The S&P500 index ended Wednesday's trade at 6,812.61 points, which meant an increase of 0.69%. The Nasdaq Composite gained 0.82% and reached 23,214.69 points. In both cases, this meant the fourth consecutive upward session and a return to the October peak of the bull market. The Dow Jones industrial average is also getting closer to the recent all-time record, gaining 0.67% on Wednesday and reaching 47,427.12 points.


It was the last regular session on Wall Street this week. The New York Stock Exchange will be closed on Thursday for Thanksgiving Day. Trading will be shortened on Friday, and investors can now think more about Christmas sales in retail chains than about purchasing shares. It is estimated that this year, for the first time in history, the nominal value of pre-Christmas sales will exceed one trillion dollars (1 trillion is one thousand billion, i.e. one million million).
– We are also approaching the best time of the year for stocks – from November to April. It's hard not to remain optimistic,” said Eric Diton, president and managing director of The Wealth Alliance. –If the Fed fails, there could be a sell-off – added Diton in an interview with CNBC.
The mood on Wall Street changed on Friday. It was then that the head of the New York Fed, John Williams, came on stage and spoke of a “likely further adjustment” of interest rates in the “short term.” As a result, the futures market estimates the chances of a December interest rate cut by the Federal Reserve at almost 85%. This is almost the same as at the end of October and definitely more than two weeks ago, when the chances of implementing the 25-point cut in December were estimated at only 30%.
Let us just recall that after 2008, the FOMC never once made a decision that was contrary to market expectations. So there is a good chance that the market will “extract” a Christmas gift from Powell and company in the form of a lower discount rate and – ceteris paribus – higher share prices at the end of 2025. A Reuters survey of analysts shows that, on average, they expect a 12% increase in the S&P500 index by mid-2026.
The prospect of a lower discount rate is once again driving astronomical valuations in the AI sector. Broadcom shares rose more than 3% on Wednesday, AMD rose almost 4% and Oracle rose 4.2%.

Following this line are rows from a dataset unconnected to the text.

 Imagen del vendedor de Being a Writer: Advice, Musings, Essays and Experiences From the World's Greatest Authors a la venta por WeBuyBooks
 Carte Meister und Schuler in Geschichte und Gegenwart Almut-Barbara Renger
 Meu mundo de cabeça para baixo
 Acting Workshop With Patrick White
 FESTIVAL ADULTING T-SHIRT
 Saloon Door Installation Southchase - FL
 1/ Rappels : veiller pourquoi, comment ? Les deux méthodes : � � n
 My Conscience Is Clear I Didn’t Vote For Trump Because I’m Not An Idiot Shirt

On Wednesday, the macroeconomic front was very active, from which we receive both “overdue” and current macroeconomic statistics. In my opinion, the most interesting were the weekly data on the number of newly registered unemployed, which unexpectedly dropped significantly from 226,000. up to 216 thousand In itself this is a very low result and at the same time 10,000 lower than economists' expectations. These are not numbers that would indicate any problems with the labor market or unemployment. And this is the main basis for the narrative in favor of the Fed lowering rates.

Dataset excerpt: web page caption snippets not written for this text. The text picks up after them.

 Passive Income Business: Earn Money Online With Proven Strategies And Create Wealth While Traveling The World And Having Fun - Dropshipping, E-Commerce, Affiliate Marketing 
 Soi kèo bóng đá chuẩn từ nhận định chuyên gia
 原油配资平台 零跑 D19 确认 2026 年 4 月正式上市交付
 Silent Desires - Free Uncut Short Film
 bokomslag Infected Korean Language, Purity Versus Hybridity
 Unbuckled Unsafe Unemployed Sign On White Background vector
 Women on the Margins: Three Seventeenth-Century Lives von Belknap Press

However, the November (i.e. very current) Chicago PMI reading was incredibly poor, dropping from 43.8 points. up to 36.3 points This reading is usually reserved for times of economic collapse, such as the Covid lockdown or the global crash of winter 2009. No one expected such a poor reading.
“The fact that we've seen such rapid growth after the recent stock market decline just goes to show that there's still strong demand,” said Daniel Murray, deputy chief investment officer at EFG Asset Management.
However, Valerie Charriere, director of European equities at BNP Paribas Asset Management, was more skeptical – I do not expect a typical Christmas rally. There are some cracks in AI valuations, and there is uncertainty about the Fed's actions. Considering the good performance of the indices so far this year, I would rather expect a rotation towards defensive sectors that are performing worse, said Charriere.